6 よーいどん
『よいしょっと。』
紅炎様の部屋から文官さん達の所まで書類を運ぶ。
書類だけでなく、巻物も何本かあり、結構たくさんの量だ。
紅炎様の言った通り、半分に分ければよかったかも。
途中に、雑巾で壁を拭いている侍女さんや、お花にお水をやっている侍女さんたちが目に入る。
ここの侍女さんたちは、ほんとうにみんな綺麗な人達ばかりだ。
そういえば、私も少し前まではあのように普通に侍女の仕事をしていたなあと思った。
今は紅炎様のお側に仕えることが多く、普通の仕事ができるのは、一日にほんの少しだったり、全くなかったり。
紅炎様は私をお召しになることが多い。
ちょっとしたこと、例えばこの前のように書庫へ行く時などでも私をお召しになる。
それは、ほんとうにありがたいことなのだと思う。
そんなことをぼーっと考えながら、歩く。
この角を曲がれば、すぐだ。
今日も煌帝国は晴天。気持ちがいい。
「おっ!なまえじゃねーか!」
『神官様!!』
目的地までもうすぐ、というところで名前を呼ばれ、振り返るとぺたぺたと裸足でこっちに来る神官様がいた。
「お前、それすげー量だな。重くねぇの?」
神官様は私が持つ書類達を指差して言った。
『大丈夫です!私、力あるんで!』
そう言ってその場で一周回ると、怪力女か!と言われた。違うわ。
神官様は私と歳が近いせいか親しく接してくださる。
そのまま2人で話しながら書類たちを提出した。
「あー、ほんとお前っておもしれーな!」
『なんですかそれ、バカにしてます?』
2人してケラケラと笑う。
神官様とのお話はいつも楽しい。
「てか、お前、そんなに力あんなら武官になれよ!」
『は?いや、無理に決まってるじゃないですか!』
「そうか?よし、なら腕相撲だ!」
は?
どの流れでそうなったのか本当によくわからないのだが、楽しそうにはしゃぐ神官様の後ろについて行き、中庭へと行く。

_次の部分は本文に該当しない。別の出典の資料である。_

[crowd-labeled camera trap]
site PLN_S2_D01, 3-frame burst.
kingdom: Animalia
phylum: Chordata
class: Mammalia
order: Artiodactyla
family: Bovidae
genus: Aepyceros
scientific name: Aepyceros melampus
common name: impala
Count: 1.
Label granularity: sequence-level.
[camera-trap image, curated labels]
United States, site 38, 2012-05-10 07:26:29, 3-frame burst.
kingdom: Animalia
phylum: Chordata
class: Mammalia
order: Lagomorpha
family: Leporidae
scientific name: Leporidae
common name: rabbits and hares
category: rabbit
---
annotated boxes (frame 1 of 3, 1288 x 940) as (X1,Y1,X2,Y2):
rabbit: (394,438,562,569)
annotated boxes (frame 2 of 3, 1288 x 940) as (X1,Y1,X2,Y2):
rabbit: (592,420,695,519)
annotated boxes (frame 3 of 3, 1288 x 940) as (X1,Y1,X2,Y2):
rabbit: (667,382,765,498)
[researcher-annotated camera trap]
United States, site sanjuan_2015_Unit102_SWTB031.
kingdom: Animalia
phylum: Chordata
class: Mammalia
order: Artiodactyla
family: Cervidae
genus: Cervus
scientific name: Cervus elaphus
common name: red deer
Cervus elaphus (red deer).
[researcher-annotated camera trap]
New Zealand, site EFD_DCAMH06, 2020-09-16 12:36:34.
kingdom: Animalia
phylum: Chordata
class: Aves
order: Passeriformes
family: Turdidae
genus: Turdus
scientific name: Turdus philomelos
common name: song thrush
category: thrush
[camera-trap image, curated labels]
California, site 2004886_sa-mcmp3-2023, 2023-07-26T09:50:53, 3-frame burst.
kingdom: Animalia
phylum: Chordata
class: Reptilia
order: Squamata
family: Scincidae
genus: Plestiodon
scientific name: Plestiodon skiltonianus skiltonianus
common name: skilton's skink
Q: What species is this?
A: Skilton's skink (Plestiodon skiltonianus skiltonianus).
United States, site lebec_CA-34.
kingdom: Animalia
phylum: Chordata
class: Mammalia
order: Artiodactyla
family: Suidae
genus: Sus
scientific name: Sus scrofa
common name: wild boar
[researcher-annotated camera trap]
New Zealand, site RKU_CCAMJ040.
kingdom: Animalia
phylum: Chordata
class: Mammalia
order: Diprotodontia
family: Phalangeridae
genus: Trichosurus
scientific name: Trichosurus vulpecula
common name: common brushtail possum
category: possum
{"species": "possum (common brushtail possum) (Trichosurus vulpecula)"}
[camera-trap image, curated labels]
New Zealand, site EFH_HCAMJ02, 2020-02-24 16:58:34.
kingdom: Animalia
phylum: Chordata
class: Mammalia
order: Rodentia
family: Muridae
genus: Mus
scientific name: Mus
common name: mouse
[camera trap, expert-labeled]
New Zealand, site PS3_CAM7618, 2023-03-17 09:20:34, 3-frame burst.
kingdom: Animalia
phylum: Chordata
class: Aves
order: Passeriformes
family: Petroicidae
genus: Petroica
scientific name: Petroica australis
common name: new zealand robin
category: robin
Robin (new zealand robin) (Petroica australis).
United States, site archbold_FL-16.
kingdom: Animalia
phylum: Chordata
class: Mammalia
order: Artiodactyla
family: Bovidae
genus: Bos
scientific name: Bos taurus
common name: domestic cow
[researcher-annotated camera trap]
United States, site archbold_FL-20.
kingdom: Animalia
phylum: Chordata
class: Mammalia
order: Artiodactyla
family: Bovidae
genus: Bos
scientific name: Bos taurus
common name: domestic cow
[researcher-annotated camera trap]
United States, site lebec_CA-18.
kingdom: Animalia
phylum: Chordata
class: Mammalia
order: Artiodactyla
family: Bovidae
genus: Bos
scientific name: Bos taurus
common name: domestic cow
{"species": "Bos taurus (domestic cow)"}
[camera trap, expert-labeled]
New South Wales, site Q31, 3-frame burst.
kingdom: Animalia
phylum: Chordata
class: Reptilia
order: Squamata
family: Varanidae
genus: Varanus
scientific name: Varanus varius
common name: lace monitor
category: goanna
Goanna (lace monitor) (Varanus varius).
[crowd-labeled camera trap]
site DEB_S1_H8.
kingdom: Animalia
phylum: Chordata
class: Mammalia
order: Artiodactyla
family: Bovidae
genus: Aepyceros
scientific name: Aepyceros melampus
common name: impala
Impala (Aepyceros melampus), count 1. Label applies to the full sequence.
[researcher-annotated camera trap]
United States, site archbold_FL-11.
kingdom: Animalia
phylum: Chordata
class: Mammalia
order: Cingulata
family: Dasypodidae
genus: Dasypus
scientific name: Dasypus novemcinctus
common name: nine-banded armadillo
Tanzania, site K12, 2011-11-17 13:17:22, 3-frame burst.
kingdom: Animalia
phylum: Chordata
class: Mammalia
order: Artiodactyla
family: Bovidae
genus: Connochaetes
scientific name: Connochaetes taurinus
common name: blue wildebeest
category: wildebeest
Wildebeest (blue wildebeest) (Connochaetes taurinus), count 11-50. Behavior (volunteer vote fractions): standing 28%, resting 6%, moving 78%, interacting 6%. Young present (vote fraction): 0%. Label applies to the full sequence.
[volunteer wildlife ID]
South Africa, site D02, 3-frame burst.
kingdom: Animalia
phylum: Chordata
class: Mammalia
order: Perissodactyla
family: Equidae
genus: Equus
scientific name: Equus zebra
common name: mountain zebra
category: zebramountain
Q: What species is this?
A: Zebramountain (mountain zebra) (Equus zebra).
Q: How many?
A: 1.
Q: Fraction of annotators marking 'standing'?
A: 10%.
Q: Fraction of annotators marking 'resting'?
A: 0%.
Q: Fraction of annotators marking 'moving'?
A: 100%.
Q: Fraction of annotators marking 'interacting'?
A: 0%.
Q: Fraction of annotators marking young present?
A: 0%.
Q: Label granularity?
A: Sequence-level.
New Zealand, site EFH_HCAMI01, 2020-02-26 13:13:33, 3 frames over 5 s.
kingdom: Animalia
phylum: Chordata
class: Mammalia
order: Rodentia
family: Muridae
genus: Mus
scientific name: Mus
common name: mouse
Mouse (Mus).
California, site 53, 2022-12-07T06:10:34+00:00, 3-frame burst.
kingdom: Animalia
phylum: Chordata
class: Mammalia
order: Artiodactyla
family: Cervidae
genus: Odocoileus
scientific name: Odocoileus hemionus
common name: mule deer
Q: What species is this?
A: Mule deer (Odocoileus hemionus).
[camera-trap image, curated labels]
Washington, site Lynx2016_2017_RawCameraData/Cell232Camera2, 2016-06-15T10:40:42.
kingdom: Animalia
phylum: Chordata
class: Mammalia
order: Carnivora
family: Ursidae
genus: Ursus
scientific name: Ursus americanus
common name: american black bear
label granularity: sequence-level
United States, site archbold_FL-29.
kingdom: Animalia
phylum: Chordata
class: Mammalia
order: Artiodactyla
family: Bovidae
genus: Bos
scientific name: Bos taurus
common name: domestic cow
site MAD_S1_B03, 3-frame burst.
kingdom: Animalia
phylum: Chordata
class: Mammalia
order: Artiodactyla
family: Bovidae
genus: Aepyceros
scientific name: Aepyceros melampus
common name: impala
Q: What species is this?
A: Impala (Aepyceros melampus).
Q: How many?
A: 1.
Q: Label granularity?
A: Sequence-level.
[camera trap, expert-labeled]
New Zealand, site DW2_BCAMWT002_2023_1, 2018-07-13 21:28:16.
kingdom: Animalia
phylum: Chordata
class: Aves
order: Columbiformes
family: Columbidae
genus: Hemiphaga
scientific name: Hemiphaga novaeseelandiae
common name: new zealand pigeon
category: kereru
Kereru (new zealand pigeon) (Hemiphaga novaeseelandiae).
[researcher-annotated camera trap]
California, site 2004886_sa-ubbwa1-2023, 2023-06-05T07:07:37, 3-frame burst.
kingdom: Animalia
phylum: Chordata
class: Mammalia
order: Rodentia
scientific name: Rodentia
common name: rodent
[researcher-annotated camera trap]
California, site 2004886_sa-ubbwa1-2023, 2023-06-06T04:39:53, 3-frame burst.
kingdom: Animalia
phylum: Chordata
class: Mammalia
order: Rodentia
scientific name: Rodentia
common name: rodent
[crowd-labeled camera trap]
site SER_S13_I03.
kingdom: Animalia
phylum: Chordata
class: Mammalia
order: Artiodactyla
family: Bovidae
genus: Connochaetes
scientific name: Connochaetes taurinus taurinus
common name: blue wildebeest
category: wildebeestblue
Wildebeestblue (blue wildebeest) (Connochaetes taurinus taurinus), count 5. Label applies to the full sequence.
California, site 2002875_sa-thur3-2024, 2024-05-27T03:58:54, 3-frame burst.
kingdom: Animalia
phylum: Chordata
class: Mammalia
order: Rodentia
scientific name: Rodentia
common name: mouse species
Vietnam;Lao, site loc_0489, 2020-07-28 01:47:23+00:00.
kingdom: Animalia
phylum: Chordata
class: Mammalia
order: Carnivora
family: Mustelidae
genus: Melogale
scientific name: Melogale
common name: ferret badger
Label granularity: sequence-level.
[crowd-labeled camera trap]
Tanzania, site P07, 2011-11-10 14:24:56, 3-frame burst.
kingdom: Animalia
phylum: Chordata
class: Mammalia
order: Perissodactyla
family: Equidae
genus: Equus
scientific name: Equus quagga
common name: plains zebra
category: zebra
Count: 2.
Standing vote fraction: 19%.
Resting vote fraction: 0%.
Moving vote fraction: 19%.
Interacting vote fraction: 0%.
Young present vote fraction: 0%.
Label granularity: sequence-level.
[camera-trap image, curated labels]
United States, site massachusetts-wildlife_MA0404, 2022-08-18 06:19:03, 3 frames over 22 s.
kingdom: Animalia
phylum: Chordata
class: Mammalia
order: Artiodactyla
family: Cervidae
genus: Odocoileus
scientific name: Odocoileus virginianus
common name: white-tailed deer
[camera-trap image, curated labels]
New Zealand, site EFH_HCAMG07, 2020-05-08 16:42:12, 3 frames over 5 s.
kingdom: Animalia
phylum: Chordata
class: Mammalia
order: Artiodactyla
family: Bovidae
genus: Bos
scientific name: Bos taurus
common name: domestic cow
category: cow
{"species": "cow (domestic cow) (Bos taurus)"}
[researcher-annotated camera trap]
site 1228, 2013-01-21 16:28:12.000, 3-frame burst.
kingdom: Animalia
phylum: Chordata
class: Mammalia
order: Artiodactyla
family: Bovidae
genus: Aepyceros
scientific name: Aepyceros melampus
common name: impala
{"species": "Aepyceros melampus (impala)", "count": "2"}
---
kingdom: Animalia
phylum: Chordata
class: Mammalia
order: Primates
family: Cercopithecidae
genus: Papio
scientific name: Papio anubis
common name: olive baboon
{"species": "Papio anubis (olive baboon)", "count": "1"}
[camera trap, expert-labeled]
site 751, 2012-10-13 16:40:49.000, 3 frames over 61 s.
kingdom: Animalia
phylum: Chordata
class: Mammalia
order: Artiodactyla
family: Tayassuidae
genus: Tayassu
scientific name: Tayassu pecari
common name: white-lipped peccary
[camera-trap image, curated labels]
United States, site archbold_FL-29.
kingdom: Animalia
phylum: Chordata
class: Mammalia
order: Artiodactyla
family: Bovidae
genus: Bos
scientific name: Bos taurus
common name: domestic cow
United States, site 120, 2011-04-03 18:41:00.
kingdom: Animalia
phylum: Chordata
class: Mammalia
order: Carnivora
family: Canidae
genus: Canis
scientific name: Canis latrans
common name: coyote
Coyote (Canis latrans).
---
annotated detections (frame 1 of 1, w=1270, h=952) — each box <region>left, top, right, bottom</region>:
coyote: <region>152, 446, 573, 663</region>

綺麗に手入れされた中庭の真ん中にある机と4つの椅子に、対面になるように座れと言われた。
『え、いや、これほんとにやるんですか?』
「あぁ!」
神官様は楽しそうだ。
ほんとうに子どもみたい。
『腕、折っちゃっても知りませんよ?』
それなら私も、と腕まくりをし、少し子供のようにはしゃいでみた。
「なまえ怪力だもんなー、こえー」
『か、怪力じゃないです!』
そんな私たちを、近くにいた従者さんたちがおもしろそうに見ていた。
「よし、やるぞ!」
『はい!』
そう言って、手を組む。
神官様の手は、大きくて男の子の手だなと思った。
だんだんと、ギャラリーの人も増えたような気もする。
もしかしたら後で先輩に怒られるかもと思ったが、まあいい。
「よーい、はじめっ!!」
侍女さんの声で腕相撲が始まる。
『うっ…!』
「おー、つえーな。」
神官様はやっぱりかなり余裕なようだ。
当たり前か。
涼しい顔の神官様を見ると、なんだか悔しくなって腕に集中する。
勝てるわけないのに、勝ちたいなんて思うのは悪いことなのだろうか。
相変わらず楽しそうに、おーとかつよいなーとか言っている神官様の声も気にならないほど、集中してしまっていた。
「なまえ、やっぱ、お前強いぞ!
な?紅炎!」
『はっ!?』
神官様が発した言葉に、ぷっつんと切れた集中力。
神官様の手により、力の抜け切った私の手の甲は机にぱんとついてしまった。
少し手の甲が痛い。
しかし、そんなこと言っている場合ではない。
腕に集中しすぎて、周りが本当に見えなくなっていた。
いや、だからといって、まさか、そんな。
恐る恐る、後ろを振り返ると、あろうことか無表情の紅炎様と目が合った。